[TEXT EXTRACT]
The main characters, Evan and Claire, are 12 and 14 years old. But I have to say that to me they read as younger. I could see Evan as 10 or 12 and Claire as 13 or 14. I'm curious why the ages are bumped up in the book. And by the way, this book is very PG and age appropriate. There are hints of romance and a crush or two, but not much more than that and no adult language. There is action but nothing too graphic or violent.

The Serpent's Ring is your classic hero quest, a plot device that can be found in stories dating back to the epic tale 'The Gilgamesh' some 4500 years ago. We see quest's in everything from 'Jason and the Golden Fleece", to "The Wizard of Oz", to "The Lord of the Rings" and even "Star Wars". In "The Serpent's Ring" Evan and his sister Claire set off on their own adventure to retrieve a ring from a Norse god bent on destroying mankind by flooding the earth to rid it of evil. Along the way they meet many fantastic mythical creatures like imps, giants, trolls, dragons, mer -people, gigantic sea serpents, mythological gods, sirens and sea hags and immortal heroes. This book is also filled with stories of amazing powers, treasure filled underwater grottoes, viking ships and divining lockets.

[WHAT YOU ARE ASKED TO DO] Set down, word for word, the part of the book review starting at "The main characters, Evan" and ending at "graphic or violent.". The entries after the book review are not needed.

[DATA ENTRIES]
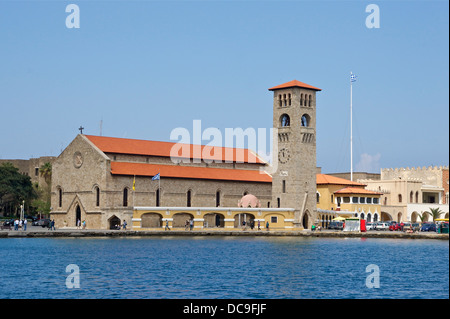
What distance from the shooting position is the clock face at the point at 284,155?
99.1 meters

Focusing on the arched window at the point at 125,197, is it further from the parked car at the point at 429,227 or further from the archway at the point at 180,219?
the parked car at the point at 429,227

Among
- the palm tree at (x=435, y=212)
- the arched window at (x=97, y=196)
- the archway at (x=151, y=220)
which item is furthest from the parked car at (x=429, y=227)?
Answer: the arched window at (x=97, y=196)

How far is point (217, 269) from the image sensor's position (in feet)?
168

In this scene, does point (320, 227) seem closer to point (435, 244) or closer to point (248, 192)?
point (248, 192)

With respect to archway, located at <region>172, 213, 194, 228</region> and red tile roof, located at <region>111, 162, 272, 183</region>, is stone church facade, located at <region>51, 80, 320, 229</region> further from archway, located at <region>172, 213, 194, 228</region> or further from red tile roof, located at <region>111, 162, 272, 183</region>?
archway, located at <region>172, 213, 194, 228</region>

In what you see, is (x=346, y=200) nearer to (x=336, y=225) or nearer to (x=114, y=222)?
(x=336, y=225)

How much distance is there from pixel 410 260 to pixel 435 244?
74.6 ft

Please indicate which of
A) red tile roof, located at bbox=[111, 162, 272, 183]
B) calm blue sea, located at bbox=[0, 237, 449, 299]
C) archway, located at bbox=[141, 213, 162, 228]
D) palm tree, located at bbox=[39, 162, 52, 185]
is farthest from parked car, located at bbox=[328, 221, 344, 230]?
palm tree, located at bbox=[39, 162, 52, 185]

[ANSWER TO THIS EXERCISE]
The main characters, Evan and Claire, are 12 and 14 years old. But I have to say that to me they read as younger. I could see Evan as 10 or 12 and Claire as 13 or 14. I'm curious why the ages are bumped up in the book. And by the way, this book is very PG and age appropriate. There are hints of romance and a crush or two, but not much more than that and no adult language. There is action but nothing too graphic or violent.